Most armed groups either flee or join the Taliban.
In late January 1995, the Taliban engage the rear forces of Hekmatyar's besieging army south of Kabul.
By mid-February, they occupy Hekmatyar's main base in Charasyrab, Logar province.
Hekmatyar, who has lost hundreds of men and several tanks, flees without a fight.
Ahmad Massoud, Rabbani's Defense Minister, moves his front lines into Hekmatyar's deserted positions, then moves back slightly after negotiating an agreement with the Taliban.
Massoud now controls all of Kabul save for a Shi'a neighborhood dominated by Hizb-I Whadat.
Taliban's ulema leadership, insisting that they alone will effect disarmament and oversee security in Kabul, refuses to cooperate with any of the existing parties, denouncing them as criminal.
Following its defeat by Taliban forces in February 1995, Hizb ceases to be a major military power.
The Taliban and Massoud crush the Iranian supported Shi'a militia in South Kabul.
Massoud, after successfully pushing the Taliban out of the Kabul area in March, secures the capital from rocket attacks for the first time in years.
Under the new apparent security of the Rabbani-Massoud government, hundreds of thousands of displaced people return to Kabul.
Due to resign the previous day, Rabbani, on February 22, announces his decision to delay his resignation until 21 March, stating he will not step down unless the Taliban are included in the interim administration.

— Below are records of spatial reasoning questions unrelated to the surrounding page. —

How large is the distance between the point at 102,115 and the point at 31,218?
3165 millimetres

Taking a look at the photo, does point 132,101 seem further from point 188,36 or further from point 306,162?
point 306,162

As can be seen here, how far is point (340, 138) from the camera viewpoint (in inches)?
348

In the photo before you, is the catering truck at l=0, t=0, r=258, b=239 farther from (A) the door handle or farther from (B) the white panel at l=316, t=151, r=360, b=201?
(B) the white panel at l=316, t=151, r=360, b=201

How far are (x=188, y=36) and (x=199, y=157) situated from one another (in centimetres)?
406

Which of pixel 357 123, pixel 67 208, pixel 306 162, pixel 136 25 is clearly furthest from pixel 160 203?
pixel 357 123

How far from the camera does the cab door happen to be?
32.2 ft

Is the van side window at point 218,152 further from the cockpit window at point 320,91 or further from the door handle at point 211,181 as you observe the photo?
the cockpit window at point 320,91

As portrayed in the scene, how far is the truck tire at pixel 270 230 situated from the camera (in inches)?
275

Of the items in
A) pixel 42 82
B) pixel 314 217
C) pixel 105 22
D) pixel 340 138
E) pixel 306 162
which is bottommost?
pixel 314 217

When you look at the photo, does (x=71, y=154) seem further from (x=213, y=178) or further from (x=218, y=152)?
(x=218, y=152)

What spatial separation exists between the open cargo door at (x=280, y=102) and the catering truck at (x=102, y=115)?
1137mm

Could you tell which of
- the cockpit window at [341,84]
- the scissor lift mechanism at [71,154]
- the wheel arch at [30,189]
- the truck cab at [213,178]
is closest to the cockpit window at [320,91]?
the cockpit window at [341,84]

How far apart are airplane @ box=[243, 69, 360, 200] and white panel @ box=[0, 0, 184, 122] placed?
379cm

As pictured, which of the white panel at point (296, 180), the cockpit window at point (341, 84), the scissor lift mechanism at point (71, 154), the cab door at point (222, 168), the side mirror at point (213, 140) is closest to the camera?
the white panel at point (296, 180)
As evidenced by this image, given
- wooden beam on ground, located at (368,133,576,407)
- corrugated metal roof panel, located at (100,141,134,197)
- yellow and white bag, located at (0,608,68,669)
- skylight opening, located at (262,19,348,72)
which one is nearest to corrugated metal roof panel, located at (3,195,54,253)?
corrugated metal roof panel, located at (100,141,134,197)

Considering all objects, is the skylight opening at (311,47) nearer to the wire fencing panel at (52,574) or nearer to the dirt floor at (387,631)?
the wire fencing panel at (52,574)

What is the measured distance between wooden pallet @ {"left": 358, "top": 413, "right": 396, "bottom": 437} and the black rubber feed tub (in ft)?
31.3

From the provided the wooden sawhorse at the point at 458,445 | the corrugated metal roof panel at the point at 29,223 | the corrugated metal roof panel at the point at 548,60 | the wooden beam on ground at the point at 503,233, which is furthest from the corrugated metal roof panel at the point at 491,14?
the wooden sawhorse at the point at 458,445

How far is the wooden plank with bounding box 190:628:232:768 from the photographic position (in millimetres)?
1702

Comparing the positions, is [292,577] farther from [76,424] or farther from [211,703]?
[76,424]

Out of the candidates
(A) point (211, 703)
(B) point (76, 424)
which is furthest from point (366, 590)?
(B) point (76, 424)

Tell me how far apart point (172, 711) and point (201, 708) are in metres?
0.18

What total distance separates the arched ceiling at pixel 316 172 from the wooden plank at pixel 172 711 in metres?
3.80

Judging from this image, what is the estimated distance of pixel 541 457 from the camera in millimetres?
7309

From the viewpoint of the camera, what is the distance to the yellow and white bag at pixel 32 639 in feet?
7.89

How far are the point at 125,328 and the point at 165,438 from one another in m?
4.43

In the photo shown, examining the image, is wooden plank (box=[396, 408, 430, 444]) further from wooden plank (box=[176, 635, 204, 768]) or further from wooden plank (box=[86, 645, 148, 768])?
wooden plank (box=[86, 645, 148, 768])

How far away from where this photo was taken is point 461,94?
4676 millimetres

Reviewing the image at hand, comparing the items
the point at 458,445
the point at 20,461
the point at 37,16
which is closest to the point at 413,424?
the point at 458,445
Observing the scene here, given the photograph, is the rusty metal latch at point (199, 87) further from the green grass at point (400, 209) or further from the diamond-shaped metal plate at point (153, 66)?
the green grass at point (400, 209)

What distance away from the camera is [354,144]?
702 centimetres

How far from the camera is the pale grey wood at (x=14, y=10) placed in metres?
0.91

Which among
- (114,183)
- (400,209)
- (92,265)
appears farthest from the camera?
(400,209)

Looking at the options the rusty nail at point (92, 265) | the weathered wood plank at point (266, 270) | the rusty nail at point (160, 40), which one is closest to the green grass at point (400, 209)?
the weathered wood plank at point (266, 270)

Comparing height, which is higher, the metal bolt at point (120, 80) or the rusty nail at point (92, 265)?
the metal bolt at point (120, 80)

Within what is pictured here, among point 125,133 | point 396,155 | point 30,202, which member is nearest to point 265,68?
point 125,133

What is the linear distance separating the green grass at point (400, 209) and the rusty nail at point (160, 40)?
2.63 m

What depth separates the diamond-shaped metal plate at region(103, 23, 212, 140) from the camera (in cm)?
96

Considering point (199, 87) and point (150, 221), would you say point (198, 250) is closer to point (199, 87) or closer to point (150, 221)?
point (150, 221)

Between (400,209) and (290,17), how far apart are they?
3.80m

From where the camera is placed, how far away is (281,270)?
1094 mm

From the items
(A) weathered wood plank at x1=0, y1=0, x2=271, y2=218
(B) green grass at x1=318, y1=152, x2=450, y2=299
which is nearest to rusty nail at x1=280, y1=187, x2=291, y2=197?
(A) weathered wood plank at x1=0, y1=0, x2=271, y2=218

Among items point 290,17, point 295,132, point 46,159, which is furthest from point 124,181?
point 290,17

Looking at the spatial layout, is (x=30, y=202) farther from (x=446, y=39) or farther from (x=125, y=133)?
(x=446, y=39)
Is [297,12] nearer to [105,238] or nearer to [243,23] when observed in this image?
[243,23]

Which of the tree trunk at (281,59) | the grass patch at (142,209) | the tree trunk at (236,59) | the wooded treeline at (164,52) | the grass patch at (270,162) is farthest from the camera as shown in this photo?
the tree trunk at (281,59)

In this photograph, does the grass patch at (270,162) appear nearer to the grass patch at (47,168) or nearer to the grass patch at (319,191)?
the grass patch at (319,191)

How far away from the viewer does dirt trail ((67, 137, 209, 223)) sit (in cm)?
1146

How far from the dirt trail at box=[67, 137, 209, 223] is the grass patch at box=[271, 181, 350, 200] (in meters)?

Talks stall, however, when the Taliban set three conditions for participation: only "good Muslims" may participate in the interim administration, all 30 provinces must be represented, and Kabul must be policed by a "neutral force" under Taliban control.
The talks are unsuccessful, and a stalemate ensues between the Kabul government and the Taliban.
International efforts to reach a comprehensive peace settlement meet with little success.
The swift rise of the Taliban raises concerns of ethnic warfare or an upsurge of Islamic fundamentalism.
In the mid-1990s, the Hazaras, who constitute Afghanistan's largest Shiite community, number an estimated 1,650,000, of whom about 1,500,000 live in Afghanistan, and the remainder in Iran.
Opposition to rule by the mainly Pashtun Taliban comes initially from Afghanistan's non-Pashtun ethnic groups, notably the Uzbek and Turkmen minorities.
Resistance leader Ustad (master) Abdul Ali Mazari, one of the founders, and later Secretary General, of the Islamic Wahdat Party of Afghanistan, is regarded by some Hazara as "Baba Mazari" (father) for his efforts to unite all Hazaras.
After the Taliban abducts Mazari and companions from West Kabul, they execute him on the way to Qandahar on March 11, 1995.